Dataset rows:
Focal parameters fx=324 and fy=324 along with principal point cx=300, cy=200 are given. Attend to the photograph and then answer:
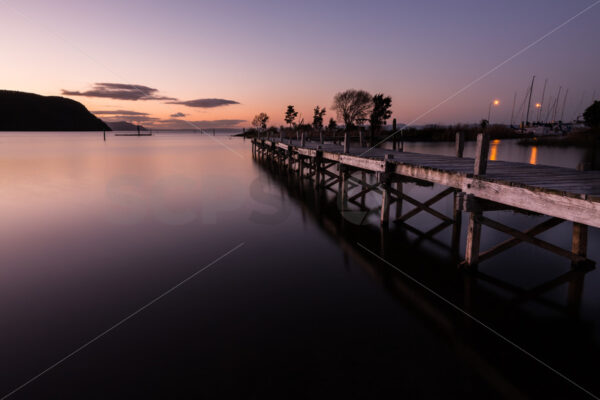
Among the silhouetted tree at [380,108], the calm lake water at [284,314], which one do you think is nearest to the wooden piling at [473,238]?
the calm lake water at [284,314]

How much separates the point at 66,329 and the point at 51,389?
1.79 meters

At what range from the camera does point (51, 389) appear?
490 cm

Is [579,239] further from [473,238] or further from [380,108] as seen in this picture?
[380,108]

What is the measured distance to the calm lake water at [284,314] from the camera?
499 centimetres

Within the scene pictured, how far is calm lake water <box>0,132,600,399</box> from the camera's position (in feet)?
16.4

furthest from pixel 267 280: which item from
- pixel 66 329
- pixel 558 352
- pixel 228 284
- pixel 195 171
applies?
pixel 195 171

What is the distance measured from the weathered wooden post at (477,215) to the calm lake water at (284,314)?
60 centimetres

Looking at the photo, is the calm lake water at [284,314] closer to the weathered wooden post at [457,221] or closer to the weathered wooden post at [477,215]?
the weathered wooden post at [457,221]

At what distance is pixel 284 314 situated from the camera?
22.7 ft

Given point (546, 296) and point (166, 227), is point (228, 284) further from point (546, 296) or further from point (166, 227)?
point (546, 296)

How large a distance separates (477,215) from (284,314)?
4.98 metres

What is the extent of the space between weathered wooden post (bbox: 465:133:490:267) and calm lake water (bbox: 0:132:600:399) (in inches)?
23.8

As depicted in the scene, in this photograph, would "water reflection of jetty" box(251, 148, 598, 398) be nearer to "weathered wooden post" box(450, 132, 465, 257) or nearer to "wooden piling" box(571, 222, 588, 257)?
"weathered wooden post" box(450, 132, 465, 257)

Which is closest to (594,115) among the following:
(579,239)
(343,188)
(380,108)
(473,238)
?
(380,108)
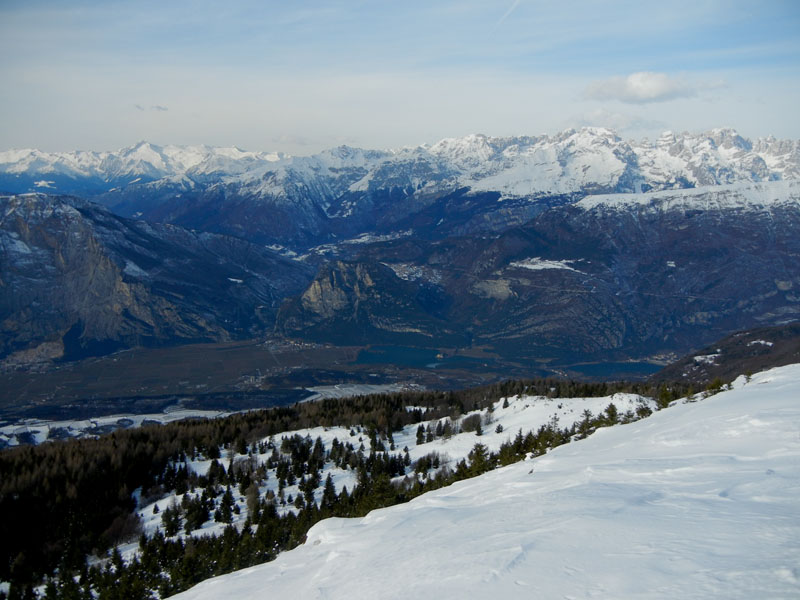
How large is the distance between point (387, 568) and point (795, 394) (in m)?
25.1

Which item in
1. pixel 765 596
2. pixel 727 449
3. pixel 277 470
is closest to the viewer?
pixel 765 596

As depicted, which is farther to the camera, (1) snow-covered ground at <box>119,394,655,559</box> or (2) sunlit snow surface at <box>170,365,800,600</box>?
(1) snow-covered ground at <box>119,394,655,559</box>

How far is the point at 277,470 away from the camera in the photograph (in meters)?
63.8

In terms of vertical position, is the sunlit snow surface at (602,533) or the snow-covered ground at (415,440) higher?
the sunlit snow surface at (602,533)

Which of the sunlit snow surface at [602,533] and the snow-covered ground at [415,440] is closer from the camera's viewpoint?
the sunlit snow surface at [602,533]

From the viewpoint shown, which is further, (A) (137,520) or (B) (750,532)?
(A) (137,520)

* * *

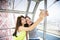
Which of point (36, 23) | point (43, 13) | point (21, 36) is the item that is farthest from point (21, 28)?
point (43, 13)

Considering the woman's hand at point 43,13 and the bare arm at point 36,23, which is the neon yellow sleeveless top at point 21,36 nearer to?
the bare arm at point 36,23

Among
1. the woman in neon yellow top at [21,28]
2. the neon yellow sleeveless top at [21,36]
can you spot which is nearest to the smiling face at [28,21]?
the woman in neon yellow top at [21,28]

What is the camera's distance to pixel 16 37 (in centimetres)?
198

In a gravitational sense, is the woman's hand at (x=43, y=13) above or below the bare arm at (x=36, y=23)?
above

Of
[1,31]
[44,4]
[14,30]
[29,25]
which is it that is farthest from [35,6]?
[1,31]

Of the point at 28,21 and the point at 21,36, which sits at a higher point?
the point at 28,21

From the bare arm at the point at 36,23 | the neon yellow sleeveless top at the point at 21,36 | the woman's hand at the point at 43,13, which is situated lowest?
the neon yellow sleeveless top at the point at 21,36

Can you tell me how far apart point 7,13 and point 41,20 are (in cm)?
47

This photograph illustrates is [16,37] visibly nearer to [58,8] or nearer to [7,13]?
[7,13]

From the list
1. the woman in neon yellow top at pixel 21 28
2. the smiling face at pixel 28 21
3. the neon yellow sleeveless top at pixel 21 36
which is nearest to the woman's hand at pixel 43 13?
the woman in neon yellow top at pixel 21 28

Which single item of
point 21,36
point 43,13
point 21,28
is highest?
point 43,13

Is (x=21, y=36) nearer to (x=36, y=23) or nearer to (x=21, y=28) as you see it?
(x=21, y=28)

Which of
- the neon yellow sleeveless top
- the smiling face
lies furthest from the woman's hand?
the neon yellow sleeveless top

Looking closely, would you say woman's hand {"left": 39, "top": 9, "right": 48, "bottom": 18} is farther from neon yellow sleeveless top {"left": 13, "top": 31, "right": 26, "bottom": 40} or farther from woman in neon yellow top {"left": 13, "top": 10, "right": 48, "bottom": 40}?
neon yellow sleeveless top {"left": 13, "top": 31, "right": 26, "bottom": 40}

Short exercise:
From the data above, pick out every line that contains the word "item" and copy each one in full.

Task solution:
furthest from pixel 267 280: which item from
Which item in
Which of point (36, 23) | point (43, 13) | point (21, 36) is the item that is farthest from point (21, 28)?
Which single item of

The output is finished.